■ Work instructions ■
1 – Answer these questions about the text on economic risk scenarios, marking each answer (a), (b) or (c):
(a) Which institution does the text quote about structural vulnerabilities in the asset management sector?
(b) What share of world energy consumption would China and India account for by 2050, according to the CEPII report?
(c) What level of GDP does the text give for rearmament?
2 – Which spending areas does the text on economic risk scenarios say rearmament crowds out? List every one.
3 – Carry the text on economic risk scenarios forward from its last sentence.

■ Text section ■
☆ ☆ ☆ ☆ ☆ ☆ ☆
Financial markets destabilised: aggressive monetary tightening not only kills growth in advanced economies but also triggers a major financial crisis of the magnitude of 2008. Massive capital flight destabilise emerging economies, while financial vulnerabilities accumulated throughout the past decade of monetary policy easing come to implosion. For the BIS, “structural vulnerabilities in the form of hidden leverage and liquidity mismatches loom large in the asset management sector”.
A disorderly climate transition: fossil fuel energy shortfalls are not compensated by renewable energy while mispricing of carbon remains an issue. Such disorderly transition would cut down productivity, costing between 5–10% GDP point by 2040, with a higher impact for China and India. A recent report by French CEPII estimates that both countries would account for over 55% of world energy consumption by 2050.
A transition to war economies: geopolitical conflicts change scale and lead to a rearmament of Western Europe. In times of fiscal consolidation and competing public priorities, rearmament – reaching 3% of GDP – crowds out growth and sustainable development-oriented spending (education, health, infrastructure and climate transition) and does so with a much lower fiscal multiplier.
☆ ☆ ☆ ☆ ☆ ☆ ☆
■ Entries provided ■
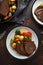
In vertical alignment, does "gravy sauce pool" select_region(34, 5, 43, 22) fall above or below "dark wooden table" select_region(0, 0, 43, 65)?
above

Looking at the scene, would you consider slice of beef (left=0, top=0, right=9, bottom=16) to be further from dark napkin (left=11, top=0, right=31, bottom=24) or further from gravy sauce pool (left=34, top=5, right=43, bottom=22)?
gravy sauce pool (left=34, top=5, right=43, bottom=22)

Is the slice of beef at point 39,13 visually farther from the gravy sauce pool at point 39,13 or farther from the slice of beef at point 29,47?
the slice of beef at point 29,47

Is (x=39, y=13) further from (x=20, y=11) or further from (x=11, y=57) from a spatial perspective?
(x=11, y=57)

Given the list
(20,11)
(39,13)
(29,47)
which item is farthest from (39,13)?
(29,47)

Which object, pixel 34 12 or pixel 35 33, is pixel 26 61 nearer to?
pixel 35 33

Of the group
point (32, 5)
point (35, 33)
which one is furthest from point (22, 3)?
point (35, 33)

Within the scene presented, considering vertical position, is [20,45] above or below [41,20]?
below

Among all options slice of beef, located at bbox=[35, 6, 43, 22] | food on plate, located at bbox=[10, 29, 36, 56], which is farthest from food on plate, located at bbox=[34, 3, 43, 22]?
food on plate, located at bbox=[10, 29, 36, 56]
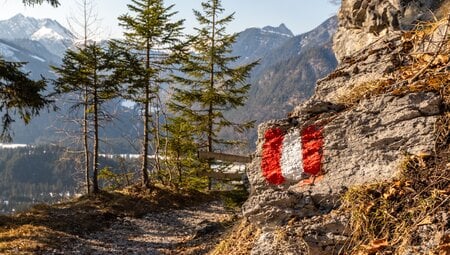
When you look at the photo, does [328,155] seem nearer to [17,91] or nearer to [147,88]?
[17,91]

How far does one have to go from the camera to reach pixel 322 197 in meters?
3.87

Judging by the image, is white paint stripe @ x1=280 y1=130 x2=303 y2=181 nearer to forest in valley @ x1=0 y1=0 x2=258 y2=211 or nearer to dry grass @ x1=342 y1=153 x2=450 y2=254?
dry grass @ x1=342 y1=153 x2=450 y2=254

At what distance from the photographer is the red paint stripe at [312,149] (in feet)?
14.1

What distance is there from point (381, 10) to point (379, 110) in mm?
21242

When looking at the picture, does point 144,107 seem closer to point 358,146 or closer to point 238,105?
point 238,105

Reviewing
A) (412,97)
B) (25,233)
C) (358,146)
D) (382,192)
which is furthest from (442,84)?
(25,233)

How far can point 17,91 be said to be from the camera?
12.8 metres

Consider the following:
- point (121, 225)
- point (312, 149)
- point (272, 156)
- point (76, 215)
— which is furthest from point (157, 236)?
point (312, 149)

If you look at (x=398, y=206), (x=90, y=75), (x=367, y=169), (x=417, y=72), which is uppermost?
(x=90, y=75)

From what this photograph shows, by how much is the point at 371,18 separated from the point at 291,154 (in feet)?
72.2

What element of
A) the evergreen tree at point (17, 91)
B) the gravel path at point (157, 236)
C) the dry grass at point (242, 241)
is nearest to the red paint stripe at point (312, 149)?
the dry grass at point (242, 241)

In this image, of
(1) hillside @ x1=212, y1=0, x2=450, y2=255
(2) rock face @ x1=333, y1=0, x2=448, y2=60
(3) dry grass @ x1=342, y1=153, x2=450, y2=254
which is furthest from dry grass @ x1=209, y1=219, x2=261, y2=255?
(2) rock face @ x1=333, y1=0, x2=448, y2=60

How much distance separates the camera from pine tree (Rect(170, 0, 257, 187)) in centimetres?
2344

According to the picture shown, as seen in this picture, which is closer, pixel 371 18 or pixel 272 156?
pixel 272 156
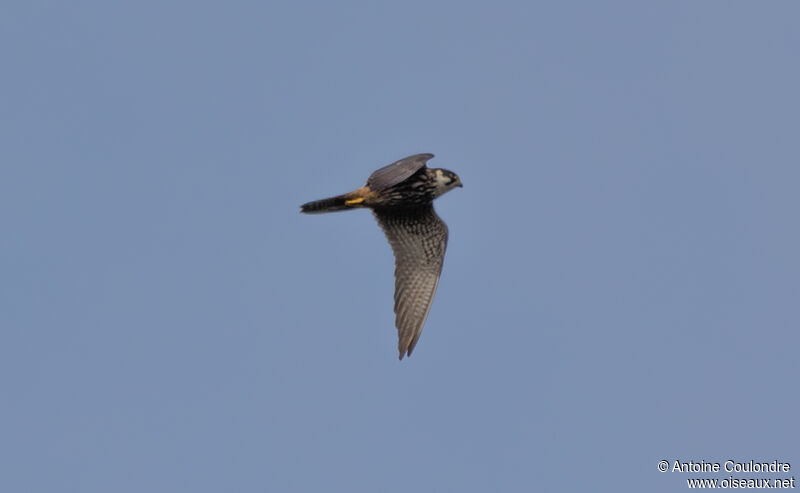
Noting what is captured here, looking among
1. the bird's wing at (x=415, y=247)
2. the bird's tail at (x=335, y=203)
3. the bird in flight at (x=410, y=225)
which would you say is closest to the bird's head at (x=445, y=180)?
the bird in flight at (x=410, y=225)

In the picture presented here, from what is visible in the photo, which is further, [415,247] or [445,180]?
[415,247]

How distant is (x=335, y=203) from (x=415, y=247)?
4.87ft

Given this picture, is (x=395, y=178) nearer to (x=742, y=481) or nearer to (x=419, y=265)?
(x=419, y=265)

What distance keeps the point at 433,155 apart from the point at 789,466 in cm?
665

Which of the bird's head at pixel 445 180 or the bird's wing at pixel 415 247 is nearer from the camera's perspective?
the bird's head at pixel 445 180

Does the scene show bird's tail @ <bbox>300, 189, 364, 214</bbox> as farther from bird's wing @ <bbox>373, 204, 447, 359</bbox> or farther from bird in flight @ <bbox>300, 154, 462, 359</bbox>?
bird's wing @ <bbox>373, 204, 447, 359</bbox>

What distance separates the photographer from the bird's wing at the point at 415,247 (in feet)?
53.8

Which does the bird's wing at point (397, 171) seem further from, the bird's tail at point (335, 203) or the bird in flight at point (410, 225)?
the bird's tail at point (335, 203)

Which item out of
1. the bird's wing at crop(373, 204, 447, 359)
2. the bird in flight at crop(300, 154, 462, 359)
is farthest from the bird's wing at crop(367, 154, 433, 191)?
the bird's wing at crop(373, 204, 447, 359)

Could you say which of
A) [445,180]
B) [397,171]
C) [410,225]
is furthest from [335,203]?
[445,180]

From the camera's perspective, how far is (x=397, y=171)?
15.0 m

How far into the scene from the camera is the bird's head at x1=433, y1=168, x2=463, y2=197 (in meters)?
16.1

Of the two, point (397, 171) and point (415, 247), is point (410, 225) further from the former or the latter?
point (397, 171)

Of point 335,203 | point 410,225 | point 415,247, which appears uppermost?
point 335,203
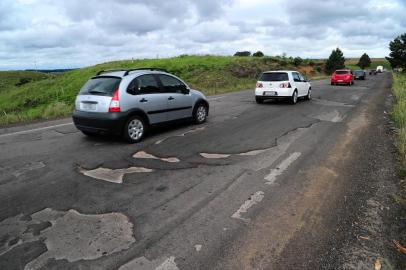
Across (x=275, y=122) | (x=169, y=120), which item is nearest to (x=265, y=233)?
(x=169, y=120)

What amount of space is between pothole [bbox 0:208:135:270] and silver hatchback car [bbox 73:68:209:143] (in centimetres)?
354

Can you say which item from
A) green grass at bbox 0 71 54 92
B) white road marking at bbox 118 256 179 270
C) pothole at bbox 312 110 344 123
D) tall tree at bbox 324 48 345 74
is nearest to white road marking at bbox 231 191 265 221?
white road marking at bbox 118 256 179 270

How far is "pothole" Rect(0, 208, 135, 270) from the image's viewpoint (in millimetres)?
3477

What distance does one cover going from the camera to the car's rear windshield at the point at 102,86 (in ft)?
25.8

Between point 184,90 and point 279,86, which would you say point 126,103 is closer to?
point 184,90

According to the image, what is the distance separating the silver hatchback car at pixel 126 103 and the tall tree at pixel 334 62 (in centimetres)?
Answer: 7284

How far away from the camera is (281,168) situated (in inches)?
242

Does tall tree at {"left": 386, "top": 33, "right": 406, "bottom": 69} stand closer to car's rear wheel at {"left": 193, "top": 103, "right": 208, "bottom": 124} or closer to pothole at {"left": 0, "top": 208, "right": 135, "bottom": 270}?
car's rear wheel at {"left": 193, "top": 103, "right": 208, "bottom": 124}

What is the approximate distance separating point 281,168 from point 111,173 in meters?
2.96

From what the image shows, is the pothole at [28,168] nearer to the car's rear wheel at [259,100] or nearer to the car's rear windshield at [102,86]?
the car's rear windshield at [102,86]

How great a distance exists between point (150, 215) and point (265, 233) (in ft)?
4.66

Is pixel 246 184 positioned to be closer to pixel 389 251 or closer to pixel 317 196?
pixel 317 196

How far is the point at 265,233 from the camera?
12.7 ft

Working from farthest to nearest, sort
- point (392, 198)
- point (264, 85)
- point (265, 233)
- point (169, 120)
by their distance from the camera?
point (264, 85) < point (169, 120) < point (392, 198) < point (265, 233)
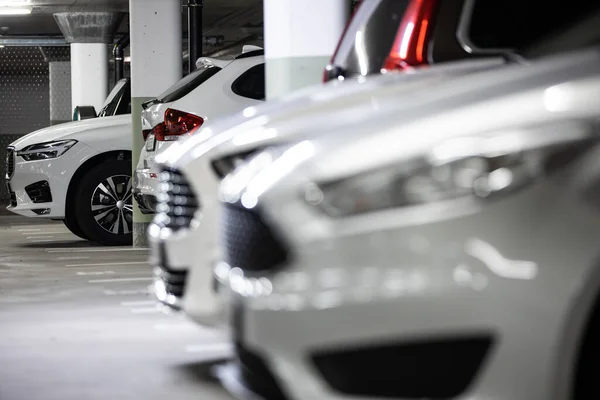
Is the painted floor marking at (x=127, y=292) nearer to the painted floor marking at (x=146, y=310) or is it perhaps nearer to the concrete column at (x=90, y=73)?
the painted floor marking at (x=146, y=310)

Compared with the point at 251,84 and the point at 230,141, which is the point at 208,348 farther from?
the point at 251,84

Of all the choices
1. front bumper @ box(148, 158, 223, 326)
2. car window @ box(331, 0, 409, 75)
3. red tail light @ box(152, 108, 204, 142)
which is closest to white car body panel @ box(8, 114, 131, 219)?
red tail light @ box(152, 108, 204, 142)

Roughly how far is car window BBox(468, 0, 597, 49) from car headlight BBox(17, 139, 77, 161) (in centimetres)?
801

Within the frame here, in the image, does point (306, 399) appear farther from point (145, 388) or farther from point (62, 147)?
point (62, 147)

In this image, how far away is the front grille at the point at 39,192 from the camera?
1175 centimetres

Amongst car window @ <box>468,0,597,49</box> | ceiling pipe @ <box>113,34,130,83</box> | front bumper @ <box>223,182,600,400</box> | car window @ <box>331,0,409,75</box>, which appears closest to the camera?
front bumper @ <box>223,182,600,400</box>

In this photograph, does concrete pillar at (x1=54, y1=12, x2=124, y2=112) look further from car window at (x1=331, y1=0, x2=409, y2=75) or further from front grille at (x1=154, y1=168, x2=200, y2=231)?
front grille at (x1=154, y1=168, x2=200, y2=231)

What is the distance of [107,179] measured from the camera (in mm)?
11773

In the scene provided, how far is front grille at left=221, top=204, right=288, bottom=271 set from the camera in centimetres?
274

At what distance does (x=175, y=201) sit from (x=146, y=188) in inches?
207

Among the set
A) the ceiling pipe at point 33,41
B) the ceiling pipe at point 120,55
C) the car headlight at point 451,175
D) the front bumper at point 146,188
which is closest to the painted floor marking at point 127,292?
the front bumper at point 146,188

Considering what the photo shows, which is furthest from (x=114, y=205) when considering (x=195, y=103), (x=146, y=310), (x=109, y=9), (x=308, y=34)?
(x=109, y=9)

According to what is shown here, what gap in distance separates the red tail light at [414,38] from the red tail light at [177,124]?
5.13 m

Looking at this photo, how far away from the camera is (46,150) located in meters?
11.7
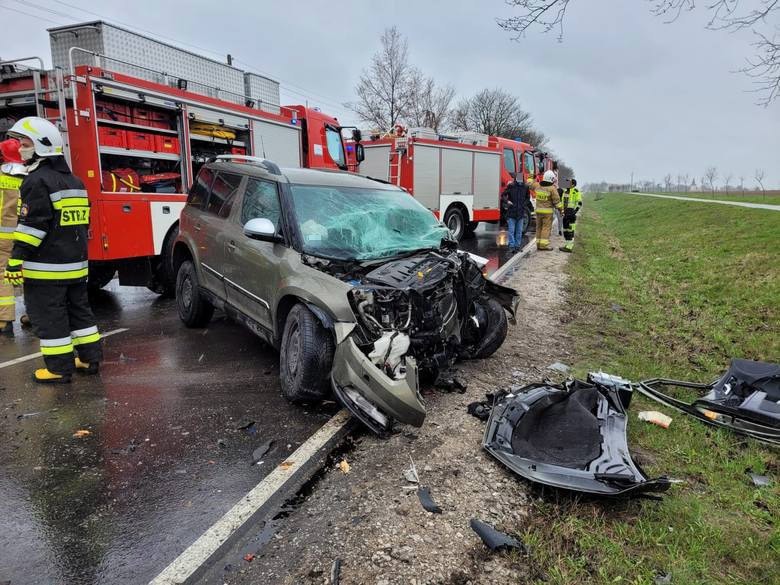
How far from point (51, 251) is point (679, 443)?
194 inches

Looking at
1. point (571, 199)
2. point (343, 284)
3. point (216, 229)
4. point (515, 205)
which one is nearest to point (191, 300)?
point (216, 229)

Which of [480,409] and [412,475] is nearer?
[412,475]

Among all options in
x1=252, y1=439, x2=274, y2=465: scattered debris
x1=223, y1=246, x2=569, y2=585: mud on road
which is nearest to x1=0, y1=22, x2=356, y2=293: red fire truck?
x1=252, y1=439, x2=274, y2=465: scattered debris

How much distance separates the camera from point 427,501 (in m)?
2.69

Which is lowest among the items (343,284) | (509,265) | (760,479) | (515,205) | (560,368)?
(760,479)

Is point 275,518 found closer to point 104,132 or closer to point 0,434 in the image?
point 0,434

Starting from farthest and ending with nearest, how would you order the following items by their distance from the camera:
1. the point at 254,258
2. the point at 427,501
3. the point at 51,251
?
the point at 254,258 < the point at 51,251 < the point at 427,501

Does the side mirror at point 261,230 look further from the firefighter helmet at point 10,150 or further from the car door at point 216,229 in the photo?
the firefighter helmet at point 10,150

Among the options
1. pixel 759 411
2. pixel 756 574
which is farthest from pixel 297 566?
pixel 759 411

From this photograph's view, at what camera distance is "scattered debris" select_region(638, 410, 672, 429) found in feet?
11.6

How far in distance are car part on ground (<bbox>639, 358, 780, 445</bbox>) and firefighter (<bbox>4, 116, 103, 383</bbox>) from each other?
4786 mm

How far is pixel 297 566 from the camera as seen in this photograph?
223 cm

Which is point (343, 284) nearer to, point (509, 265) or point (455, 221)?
point (509, 265)

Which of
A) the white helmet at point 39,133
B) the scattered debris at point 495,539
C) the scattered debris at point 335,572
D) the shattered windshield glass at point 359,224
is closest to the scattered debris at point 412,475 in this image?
the scattered debris at point 495,539
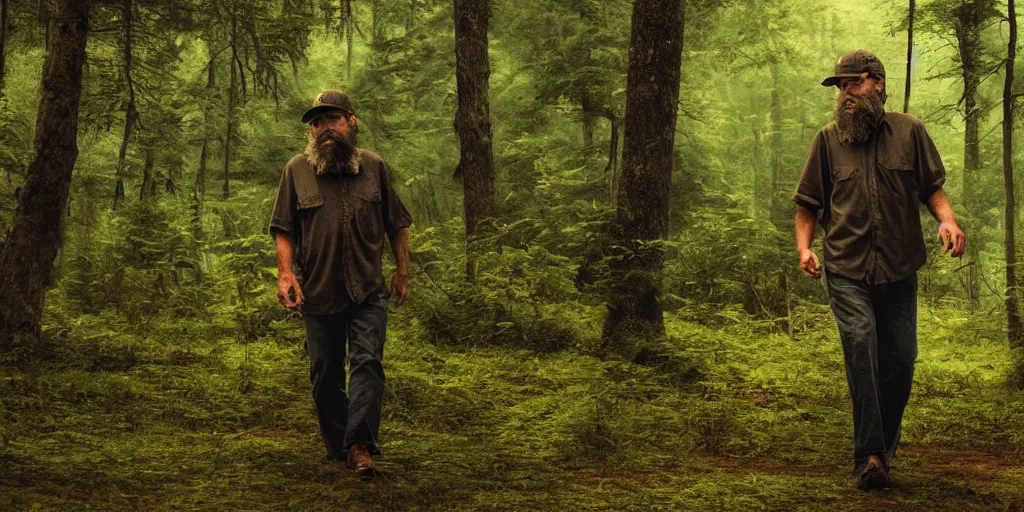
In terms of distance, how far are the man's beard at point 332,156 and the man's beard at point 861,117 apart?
9.37 ft

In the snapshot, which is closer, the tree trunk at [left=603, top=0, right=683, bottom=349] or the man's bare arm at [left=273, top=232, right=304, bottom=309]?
the man's bare arm at [left=273, top=232, right=304, bottom=309]

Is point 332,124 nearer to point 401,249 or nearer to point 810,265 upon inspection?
point 401,249

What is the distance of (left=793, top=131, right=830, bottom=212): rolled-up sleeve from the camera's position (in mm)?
5484

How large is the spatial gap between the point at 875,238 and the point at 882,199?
0.23 meters

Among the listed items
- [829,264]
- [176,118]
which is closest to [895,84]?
[176,118]

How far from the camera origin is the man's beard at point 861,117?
208 inches

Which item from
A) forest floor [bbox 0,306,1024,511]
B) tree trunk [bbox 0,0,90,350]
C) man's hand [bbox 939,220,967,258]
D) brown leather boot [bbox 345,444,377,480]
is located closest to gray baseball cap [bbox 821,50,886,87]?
man's hand [bbox 939,220,967,258]

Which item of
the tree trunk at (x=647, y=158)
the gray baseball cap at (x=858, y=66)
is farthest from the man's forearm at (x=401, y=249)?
the tree trunk at (x=647, y=158)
☆ ☆ ☆ ☆ ☆ ☆ ☆
■ Your responses ■
1 –
(a) The BIS.
(b) Over 55%.
(c) 3% of GDP.

2 – education, health, infrastructure, climate transition

3 –
Leading economies go for re-shoring: geopolitical tensions also lead to re-shoring and “friend-shoring” strategies among advanced economies, most notably Western Europe and North America – prompting similar retrenchment policies by China. According to the World Bank, this scenario of “reshoring” by leading economies would have a negative impact across the board, including real income decreasing by 1.5% worldwide by 2030. The impact would be minimal for advanced economies and highest for China and for developing economies at large.